The present invention relates to a method and apparatus for measuring temperature. The invention is particularly useful for measuring the temperature of a silicon or other semi-conductor materials during the processing thereof, and is therefore described below with respect to this application, although it will be appreciated that the invention could advantageously be used in other applications as well.
Rapid Temperature Processing (RTP) of silicon or other semi-conductor materials requires accurate measurement and control of temperature. In a typical RTP cycle, heating of the wafer to 1,200.degree. C. takes place in seconds, making accurate control of the wafer temperature very crucial. The needed repeatability of temperature control from wafer to wafer is of the order of 1.degree. C. Present temperature measurement techniques use a pyrometric based technology which has many drawbacks, including the following:
1. The roughness of the wafer surface affects its emissivity; therefore a remote pyrometric measurement depends on the accuracy with which this emissivity is known. Cumbersome calibrations with embedded thermocouples in test wafers are needed to know the wafer emissivity with sufficient accuracy.

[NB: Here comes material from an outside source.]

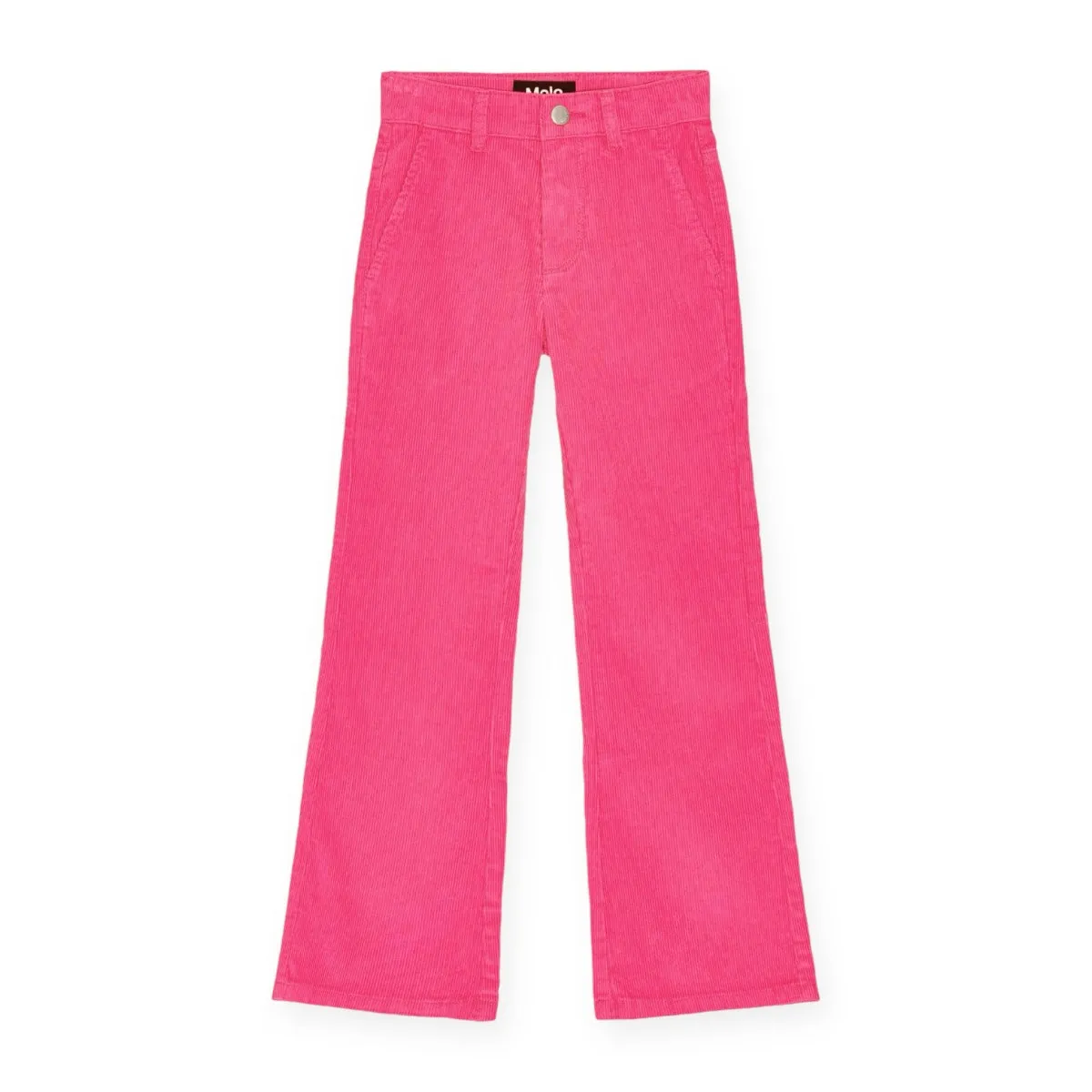 Molo Aida Cord Pants ~ Shocking Pink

2. Deposited, uncontrolled layers of oxides, nitrides, polycrystalline, silicon, etc. affect the emissivity of the wafer surface. Because of interference effects which depend strongly on the thickness of these layers, again cumbersome thermocouple calibrations are needed for each single wafer or for a wafer in a batch, to ensure temperature measurement accuracy.
A so-called "Ripple Technique" has been recently described, Schietinger et al., Mat.Res.Soc. Symp.Proc., Spring 1991, which takes advantage, (while using the pyrometric method), of the AC ripple of heating lamps as the signature of the reflected component of the radiation from the wafer surface to monitor the wafer emissivity. The disadvantage of this method is that its accuracy is a function of temperature: it is more accurate for high temperatures than for low temperatures.